* Problem requirements: Output, exactly as written, the lines below from the one that has "Подставка для ножей Доляна, цвет: голубой, 18" through the one that has "Фото №62 - Снежные"; nothing else, and no pictures.

--- Data in this exercise Enclosed Below ---

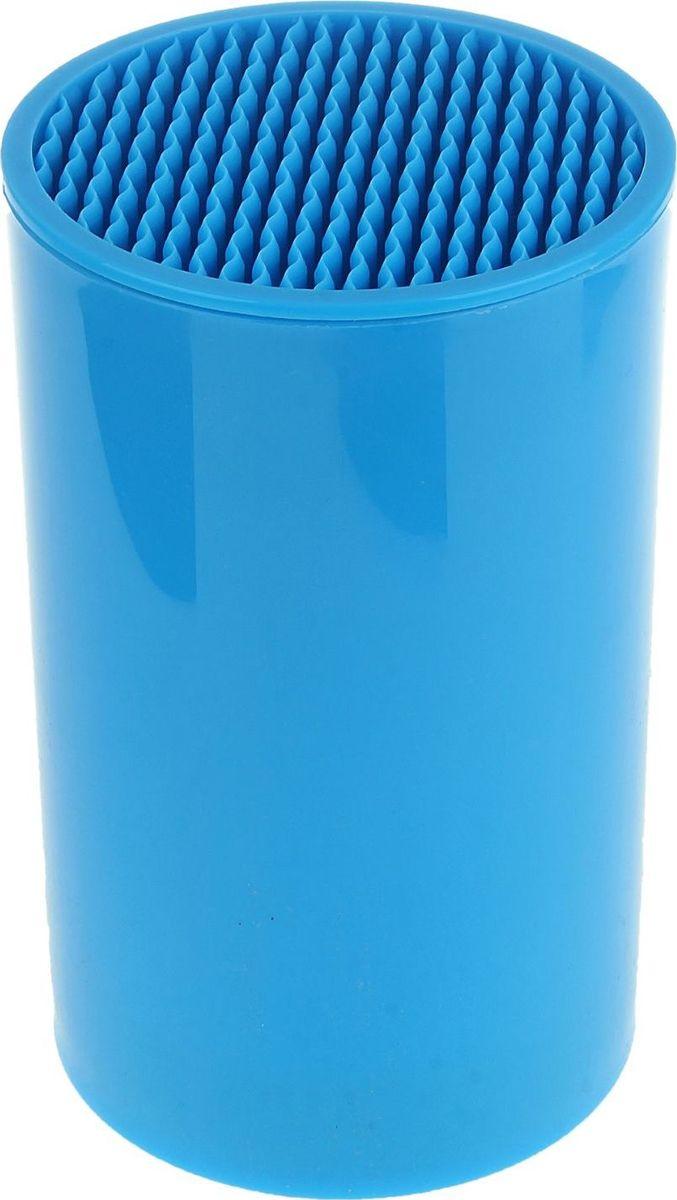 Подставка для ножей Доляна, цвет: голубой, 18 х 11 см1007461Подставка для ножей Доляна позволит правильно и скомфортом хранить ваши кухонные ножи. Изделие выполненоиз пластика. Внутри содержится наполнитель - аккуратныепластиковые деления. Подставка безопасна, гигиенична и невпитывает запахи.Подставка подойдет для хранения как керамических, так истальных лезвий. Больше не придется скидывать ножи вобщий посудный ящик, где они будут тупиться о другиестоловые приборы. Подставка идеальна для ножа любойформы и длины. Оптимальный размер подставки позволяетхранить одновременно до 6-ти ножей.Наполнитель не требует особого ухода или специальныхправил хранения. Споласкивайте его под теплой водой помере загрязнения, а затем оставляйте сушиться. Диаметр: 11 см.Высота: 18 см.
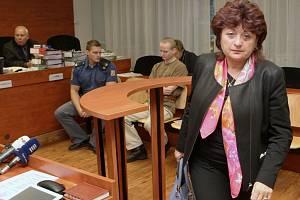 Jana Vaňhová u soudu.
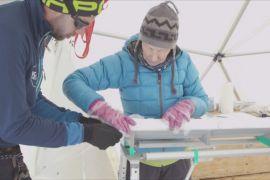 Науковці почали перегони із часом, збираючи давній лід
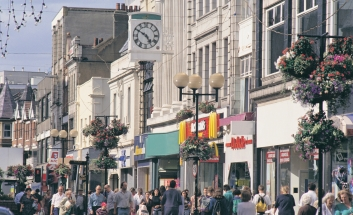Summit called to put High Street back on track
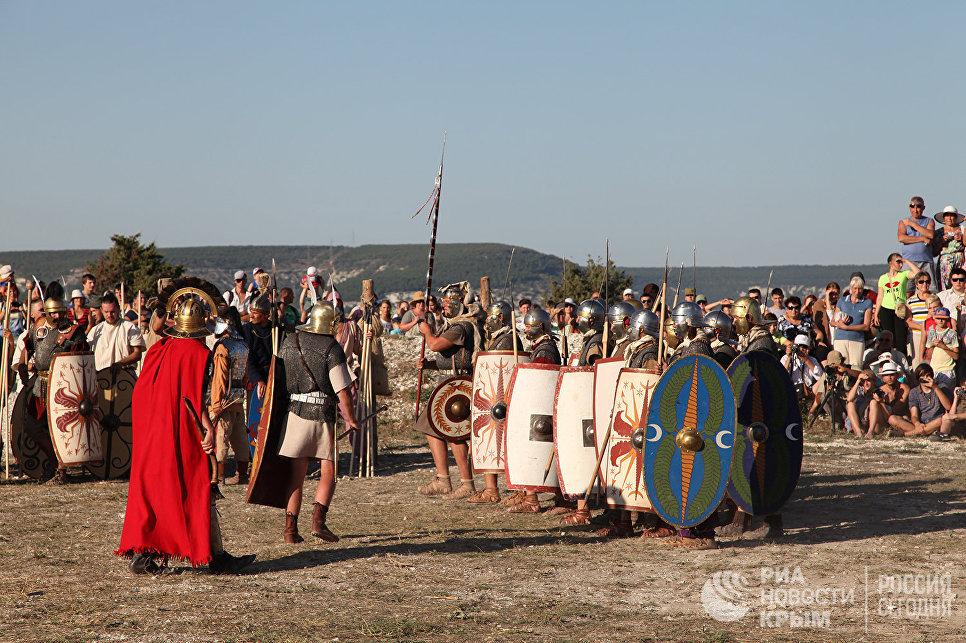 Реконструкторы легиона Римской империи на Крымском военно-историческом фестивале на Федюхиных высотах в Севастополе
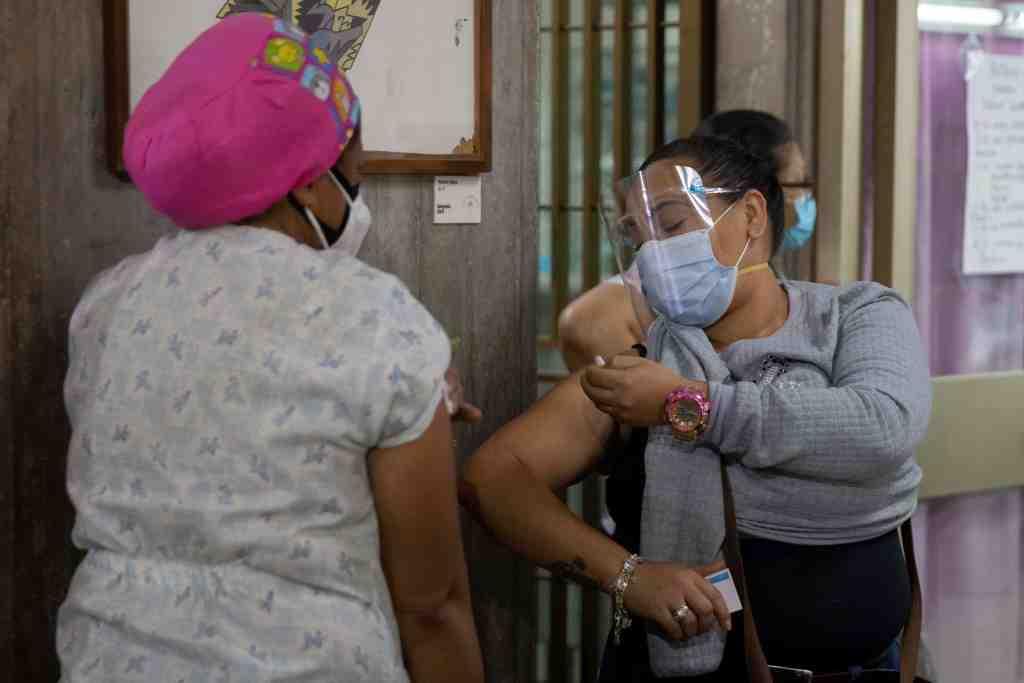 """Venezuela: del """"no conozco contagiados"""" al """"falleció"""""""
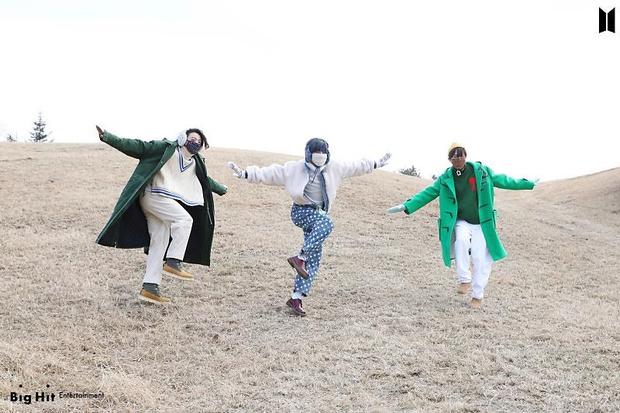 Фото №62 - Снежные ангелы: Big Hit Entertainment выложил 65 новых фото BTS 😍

--- End of Enclosed Data in this exercise ---
--- Data in this exercise Enclosed Below ---

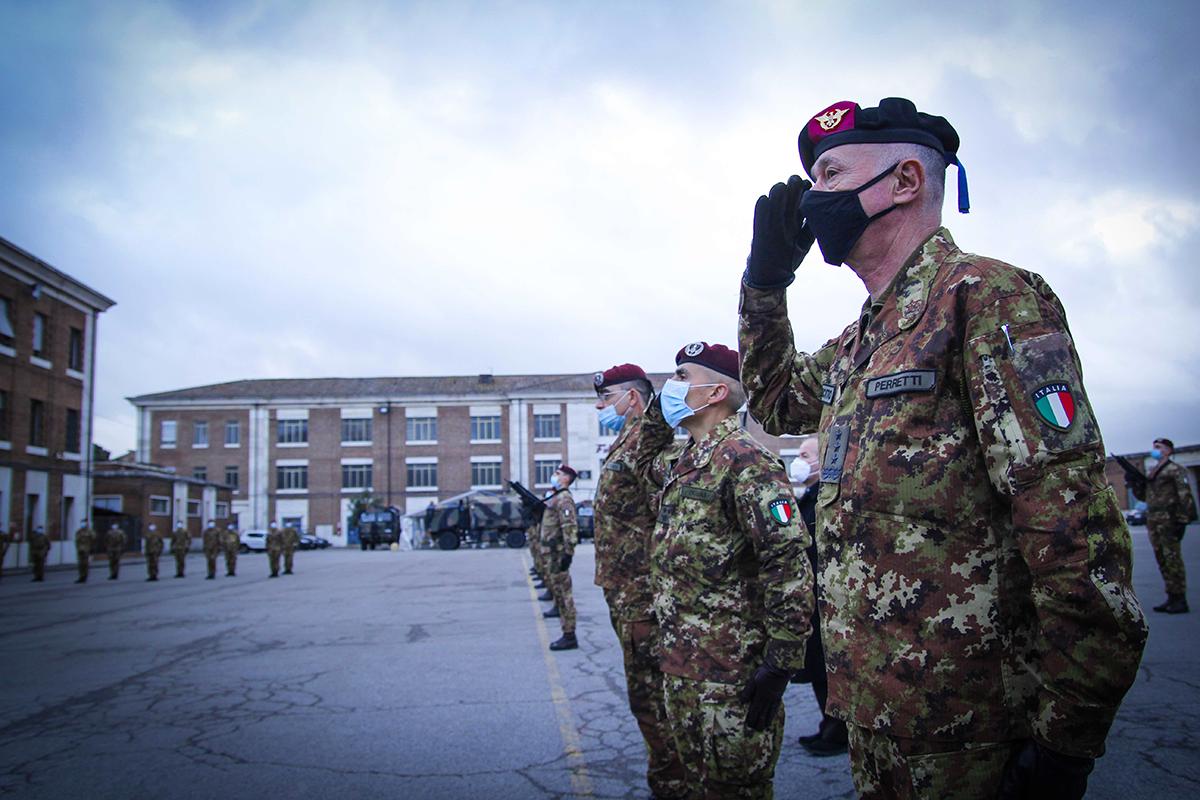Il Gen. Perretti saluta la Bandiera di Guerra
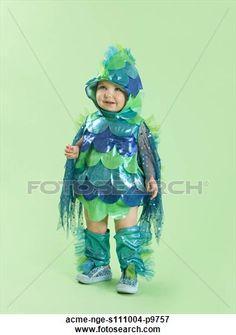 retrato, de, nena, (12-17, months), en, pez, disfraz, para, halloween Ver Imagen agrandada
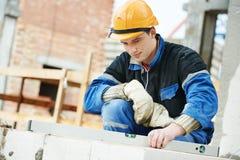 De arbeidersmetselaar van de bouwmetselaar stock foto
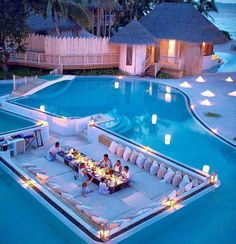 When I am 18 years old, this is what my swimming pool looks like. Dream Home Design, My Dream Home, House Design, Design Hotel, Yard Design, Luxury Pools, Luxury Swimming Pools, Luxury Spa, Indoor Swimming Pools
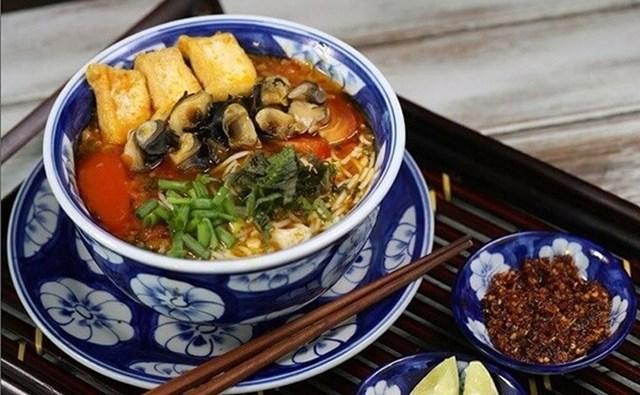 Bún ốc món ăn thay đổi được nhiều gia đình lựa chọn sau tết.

--- End of Enclosed Data in this exercise ---
--- Data in this exercise Enclosed Below ---

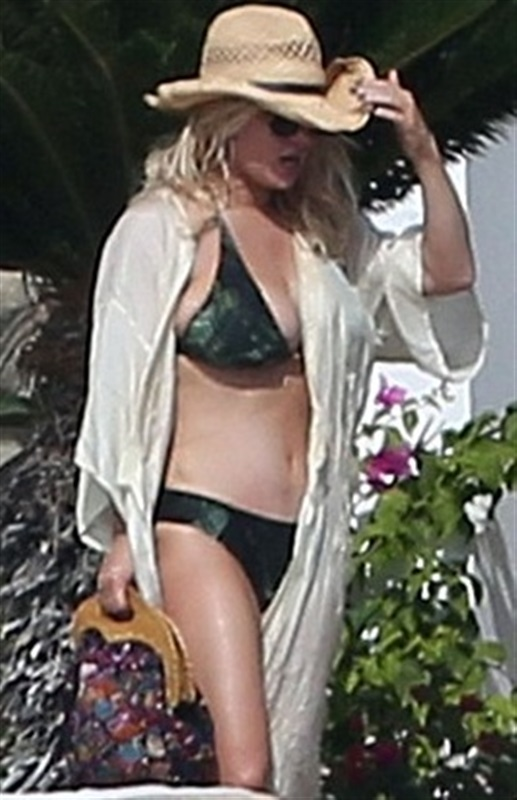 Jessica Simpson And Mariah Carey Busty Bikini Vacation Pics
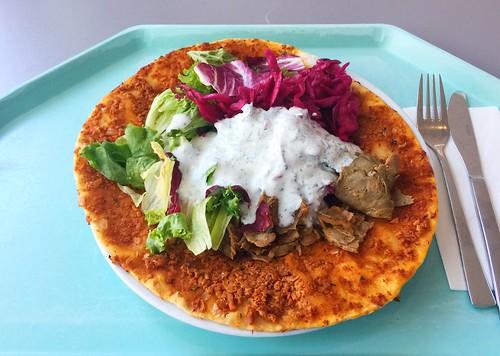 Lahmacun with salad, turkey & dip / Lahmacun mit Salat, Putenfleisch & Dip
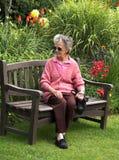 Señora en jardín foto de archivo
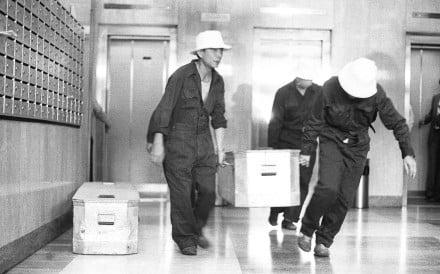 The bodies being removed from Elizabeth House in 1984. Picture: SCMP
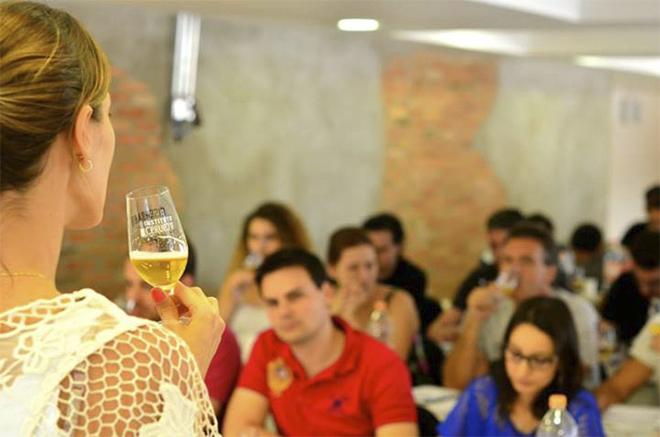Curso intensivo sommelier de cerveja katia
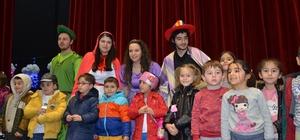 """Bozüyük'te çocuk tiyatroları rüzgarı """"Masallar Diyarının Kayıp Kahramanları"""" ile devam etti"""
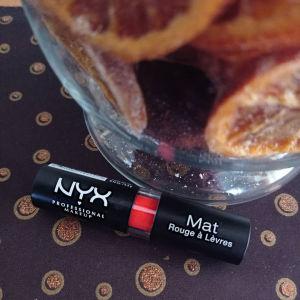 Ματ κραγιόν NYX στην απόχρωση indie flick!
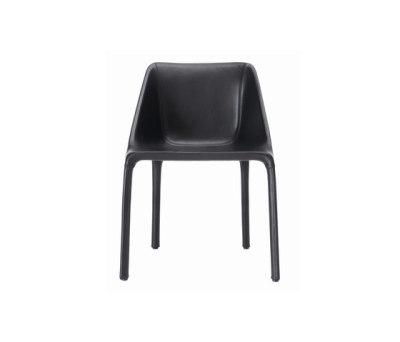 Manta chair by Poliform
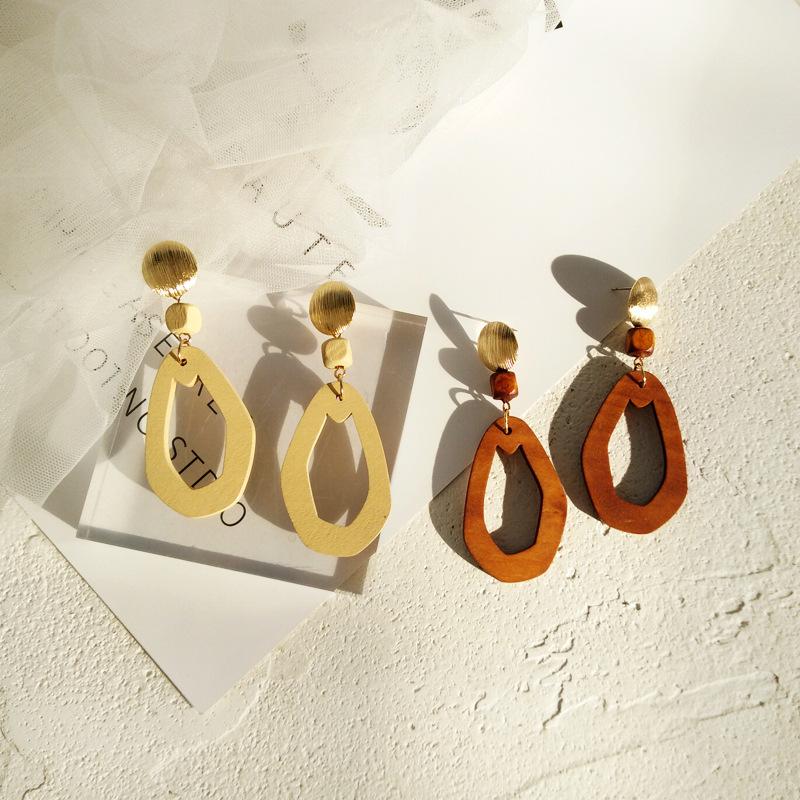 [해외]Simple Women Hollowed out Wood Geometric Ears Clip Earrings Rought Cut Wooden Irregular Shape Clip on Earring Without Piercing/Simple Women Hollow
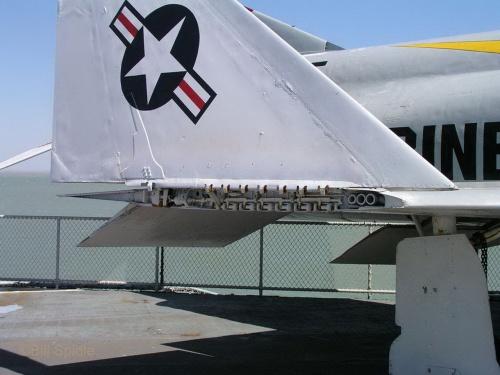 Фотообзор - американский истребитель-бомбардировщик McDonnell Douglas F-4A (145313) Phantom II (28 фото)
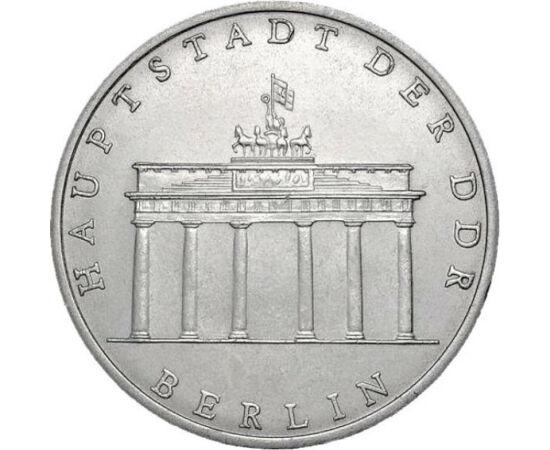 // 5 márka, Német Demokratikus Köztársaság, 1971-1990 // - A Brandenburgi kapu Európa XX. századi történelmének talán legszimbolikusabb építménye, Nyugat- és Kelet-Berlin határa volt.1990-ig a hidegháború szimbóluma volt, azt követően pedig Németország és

--- End of Enclosed Data in this exercise ---

* Answer to the exercise:
 Подставка для ножей Доляна, цвет: голубой, 18 х 11 см1007461Подставка для ножей Доляна позволит правильно и скомфортом хранить ваши кухонные ножи. Изделие выполненоиз пластика. Внутри содержится наполнитель - аккуратныепластиковые деления. Подставка безопасна, гигиенична и невпитывает запахи.Подставка подойдет для хранения как керамических, так истальных лезвий. Больше не придется скидывать ножи вобщий посудный ящик, где они будут тупиться о другиестоловые приборы. Подставка идеальна для ножа любойформы и длины. Оптимальный размер подставки позволяетхранить одновременно до 6-ти ножей.Наполнитель не требует особого ухода или специальныхправил хранения. Споласкивайте его под теплой водой помере загрязнения, а затем оставляйте сушиться. Диаметр: 11 см.Высота: 18 см.
 Jana Vaňhová u soudu.
 Науковці почали перегони із часом, збираючи давній лід
Summit called to put High Street back on track
 Реконструкторы легиона Римской империи на Крымском военно-историческом фестивале на Федюхиных высотах в Севастополе
 """Venezuela: del """"no conozco contagiados"""" al """"falleció"""""""
 Фото №62 - Снежные ангелы: Big Hit Entertainment выложил 65 новых фото BTS 😍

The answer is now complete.